Wednesday, January 20, 2010

the myth of in-the-wild prevalence

upon reading this article at ghacks.net about scanning linux systems for viruses i became aware that there are some misunderstandings over the meaning of the term 'in the wild'.

the article in question is not the only place i've seen these misunderstandings and i don't want to knock it too hard because it does advise scanning your linux systems, but the statement that
Linux is immune to viruses right? Well…mostly. Even though a proof of concept virus has been discussed, and nothing has actually made it into the wild…you still have email on your system.
fairly clearly indicates both a lack of awareness of the threat linux faces as well as a lack of understanding of what constitutes as 'in the wild'.

so let's get this out of the way early in the discussion. 'In the wild' means literally that the malware in question is active and victimizing someone or some group, somewhere in the real world. that seems like an obvious and natural definition but what isn't obvious is the implication that that has for most people. you see many people equate 'in the wild' with epidemic. they think that if something were really in the wild it would have affected a lot of people and they would have seen it personally or known someone who had seen it. they think that they can use their own experience as a measure of whether something is 'in the wild' or not. the reality is that something being 'in the wild' does not mean that that something is common enough for you to have stumbled across it - there is a wide spectrum of prevalence possibilities for 'in the wild' malware.

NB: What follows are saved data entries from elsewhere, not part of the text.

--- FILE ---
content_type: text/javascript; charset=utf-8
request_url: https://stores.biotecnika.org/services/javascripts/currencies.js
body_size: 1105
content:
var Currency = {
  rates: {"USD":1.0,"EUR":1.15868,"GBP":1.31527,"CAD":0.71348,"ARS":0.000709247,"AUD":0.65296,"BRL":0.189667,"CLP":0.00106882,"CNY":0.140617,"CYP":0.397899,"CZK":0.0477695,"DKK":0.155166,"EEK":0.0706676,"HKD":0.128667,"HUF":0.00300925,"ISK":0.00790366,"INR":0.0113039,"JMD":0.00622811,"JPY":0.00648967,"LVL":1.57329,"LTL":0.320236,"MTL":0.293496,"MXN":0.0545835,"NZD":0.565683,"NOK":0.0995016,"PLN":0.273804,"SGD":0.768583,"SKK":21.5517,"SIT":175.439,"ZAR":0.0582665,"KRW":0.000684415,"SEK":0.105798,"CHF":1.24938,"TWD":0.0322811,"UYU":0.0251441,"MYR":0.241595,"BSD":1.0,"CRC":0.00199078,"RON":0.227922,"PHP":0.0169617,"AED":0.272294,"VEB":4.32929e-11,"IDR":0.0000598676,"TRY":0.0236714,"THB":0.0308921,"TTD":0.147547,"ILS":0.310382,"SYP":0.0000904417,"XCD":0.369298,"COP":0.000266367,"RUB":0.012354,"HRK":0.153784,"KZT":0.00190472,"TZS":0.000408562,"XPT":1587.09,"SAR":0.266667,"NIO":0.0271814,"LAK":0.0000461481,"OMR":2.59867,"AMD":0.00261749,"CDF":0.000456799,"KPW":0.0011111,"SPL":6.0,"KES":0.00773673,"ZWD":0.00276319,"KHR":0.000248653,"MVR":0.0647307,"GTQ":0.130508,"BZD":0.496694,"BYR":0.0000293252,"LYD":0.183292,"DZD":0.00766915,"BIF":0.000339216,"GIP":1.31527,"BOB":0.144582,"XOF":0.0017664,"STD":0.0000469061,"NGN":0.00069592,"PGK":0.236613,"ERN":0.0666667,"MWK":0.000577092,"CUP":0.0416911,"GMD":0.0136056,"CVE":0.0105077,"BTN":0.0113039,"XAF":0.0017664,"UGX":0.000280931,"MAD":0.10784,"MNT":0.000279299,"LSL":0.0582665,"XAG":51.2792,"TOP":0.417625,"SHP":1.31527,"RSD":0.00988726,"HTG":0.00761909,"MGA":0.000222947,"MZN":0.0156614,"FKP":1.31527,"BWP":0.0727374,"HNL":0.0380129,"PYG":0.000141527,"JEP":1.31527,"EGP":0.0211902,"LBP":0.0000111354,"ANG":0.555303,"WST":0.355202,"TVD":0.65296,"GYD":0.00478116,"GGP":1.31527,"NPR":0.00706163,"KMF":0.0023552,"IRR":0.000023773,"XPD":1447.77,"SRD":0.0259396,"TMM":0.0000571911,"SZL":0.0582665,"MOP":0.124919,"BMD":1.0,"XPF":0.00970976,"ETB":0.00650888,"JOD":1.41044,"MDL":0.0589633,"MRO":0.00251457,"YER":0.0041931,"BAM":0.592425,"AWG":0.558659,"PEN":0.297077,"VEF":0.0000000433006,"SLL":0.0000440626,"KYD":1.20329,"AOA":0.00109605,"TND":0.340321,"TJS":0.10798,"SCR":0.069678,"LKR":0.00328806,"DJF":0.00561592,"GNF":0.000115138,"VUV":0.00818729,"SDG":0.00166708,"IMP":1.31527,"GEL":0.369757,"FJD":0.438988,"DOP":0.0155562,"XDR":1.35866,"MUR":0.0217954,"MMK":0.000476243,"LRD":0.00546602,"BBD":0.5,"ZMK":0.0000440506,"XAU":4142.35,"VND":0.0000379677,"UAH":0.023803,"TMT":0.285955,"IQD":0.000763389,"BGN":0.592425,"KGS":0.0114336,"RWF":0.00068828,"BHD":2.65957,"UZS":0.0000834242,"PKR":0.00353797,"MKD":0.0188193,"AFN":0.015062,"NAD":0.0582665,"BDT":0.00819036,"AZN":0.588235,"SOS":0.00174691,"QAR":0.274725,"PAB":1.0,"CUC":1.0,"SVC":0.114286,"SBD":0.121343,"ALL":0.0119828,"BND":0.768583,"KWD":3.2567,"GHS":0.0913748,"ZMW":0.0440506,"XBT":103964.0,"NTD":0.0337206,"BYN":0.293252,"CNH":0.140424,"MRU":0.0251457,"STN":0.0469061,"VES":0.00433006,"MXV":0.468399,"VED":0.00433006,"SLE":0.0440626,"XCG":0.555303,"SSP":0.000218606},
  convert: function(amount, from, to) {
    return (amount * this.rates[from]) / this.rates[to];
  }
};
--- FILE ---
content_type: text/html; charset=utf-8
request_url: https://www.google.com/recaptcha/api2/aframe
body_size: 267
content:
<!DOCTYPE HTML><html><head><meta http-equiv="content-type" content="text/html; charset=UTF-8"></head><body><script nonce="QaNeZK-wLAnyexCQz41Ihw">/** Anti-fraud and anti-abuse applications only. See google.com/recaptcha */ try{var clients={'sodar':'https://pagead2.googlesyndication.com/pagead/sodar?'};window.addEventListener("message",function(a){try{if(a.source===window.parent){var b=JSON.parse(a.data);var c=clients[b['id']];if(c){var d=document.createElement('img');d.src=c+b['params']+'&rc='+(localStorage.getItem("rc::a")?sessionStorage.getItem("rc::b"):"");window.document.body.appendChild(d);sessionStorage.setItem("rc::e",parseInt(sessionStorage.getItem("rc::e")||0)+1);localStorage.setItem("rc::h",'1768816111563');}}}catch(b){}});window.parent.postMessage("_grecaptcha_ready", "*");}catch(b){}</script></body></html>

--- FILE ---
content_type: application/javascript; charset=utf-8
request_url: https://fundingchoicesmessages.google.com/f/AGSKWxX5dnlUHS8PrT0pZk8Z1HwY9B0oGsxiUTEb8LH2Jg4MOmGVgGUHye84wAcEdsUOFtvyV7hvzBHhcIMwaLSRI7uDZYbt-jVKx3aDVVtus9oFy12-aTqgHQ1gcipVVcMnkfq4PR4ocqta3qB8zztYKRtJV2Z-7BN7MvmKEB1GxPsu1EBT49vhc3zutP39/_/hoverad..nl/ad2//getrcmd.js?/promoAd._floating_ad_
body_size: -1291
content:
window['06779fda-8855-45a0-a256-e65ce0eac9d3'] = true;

to that end, there have of course been linux viruses in the wild. are there still some in the wild? well given that old viruses never really die, i'm going to have to say yes. remember, rare and 'in the wild' are not mutually exclusive concepts - something can be both at the same time. once something goes into the wild it's subsequently very difficult to conclusively show it has left the wild. in fact you could say it's equivalent to proving a negative (which, as we all know, is impossible).

(note: just to be clear, i'm not talking about the wildlist from wildlist.org. things that are on the wildlist are definitely 'in the wild' but not everything 'in the wild' gets to go on the wildlist. the wildlist is a much more narrowly defined set than what's 'in the wild')

2 comments:

Didier Stevens said...

I consider malware used in targeted attacks (malware designed to attack one organisation and "delivered" to the users of this organisation) not to be in the wild. What do you think? Not because of its prevalence, but because it is delivered to a small, identified group.

kurt wismer said...

@didier stevens:
i think that complicates things unnecessarily.

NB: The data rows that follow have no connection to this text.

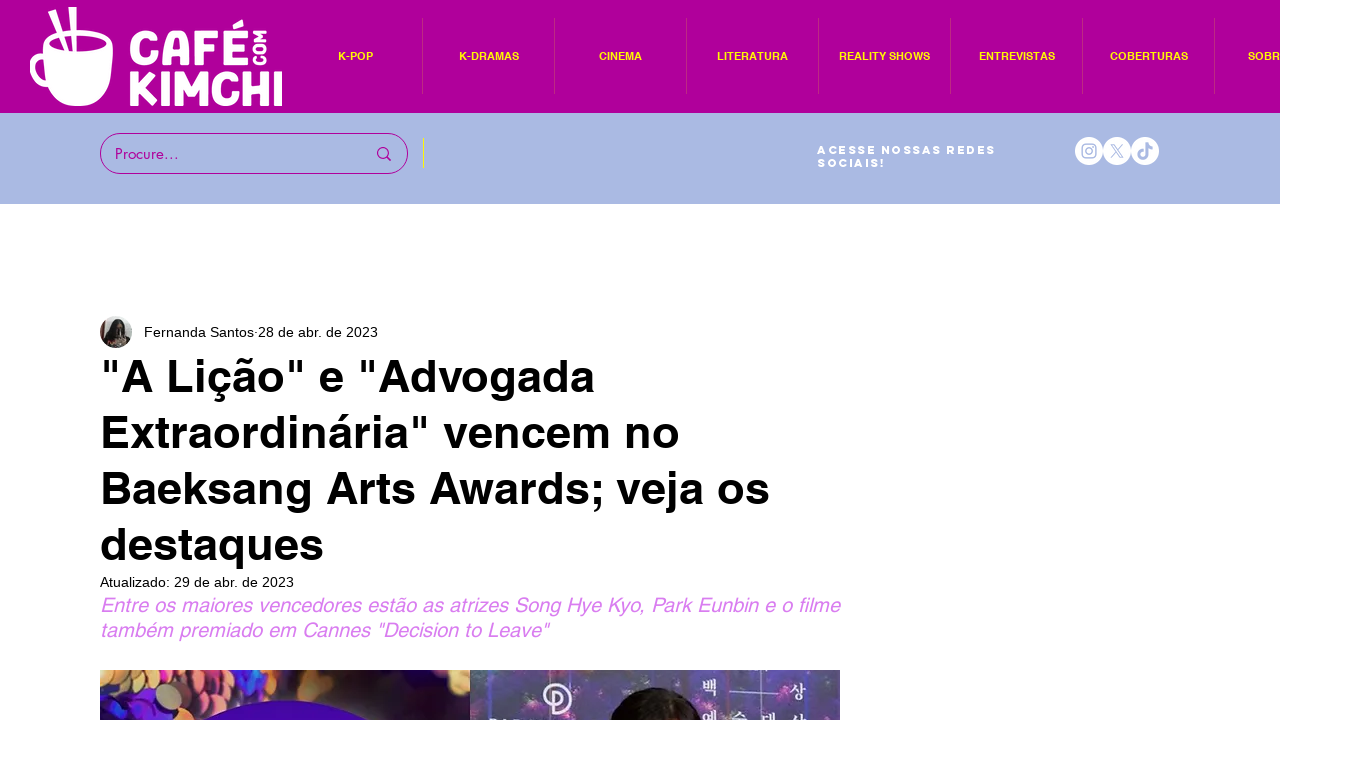

--- FILE ---
content_type: text/html; charset=utf-8
request_url: https://www.google.com/recaptcha/api2/aframe
body_size: 265
content:
<!DOCTYPE HTML><html><head><meta http-equiv="content-type" content="text/html; charset=UTF-8"></head><body><script nonce="3JdROugoctVo-HURliIYtQ">/** Anti-fraud and anti-abuse applications only. See google.com/recaptcha */ try{var clients={'sodar':'https://pagead2.googlesyndication.com/pagead/sodar?'};window.addEventListener("message",function(a){try{if(a.source===window.parent){var b=JSON.parse(a.data);var c=clients[b['id']];if(c){var d=document.createElement('img');d.src=c+b['params']+'&rc='+(localStorage.getItem("rc::a")?sessionStorage.getItem("rc::b"):"");window.document.body.appendChild(d);sessionStorage.setItem("rc::e",parseInt(sessionStorage.getItem("rc::e")||0)+1);localStorage.setItem("rc::h",'1769817593639');}}}catch(b){}});window.parent.postMessage("_grecaptcha_ready", "*");}catch(b){}</script></body></html>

in the wild pairs naturally with in the lab. if something is found active outside of the lab it seems natural to me to consider that 'in the wild'.

if we adopt your school of thought then we have to consider a 3rd place where you might find malware and i'm not sure that a 3rd location adds any benefits. 'in the wild' denotes the possibility that people in the real world may be affected by it. even though something is only used in targeted attacks, people in the real world may still be affected by it simply because they may be the targets.

additionally, there are times when targeted attacks use malware that would be considered 'in the wild' regardless of the targeted attack itself, so it seems to me that targeted attacks are a bit of a non-sequitur with regards to whether something is in the wild or not.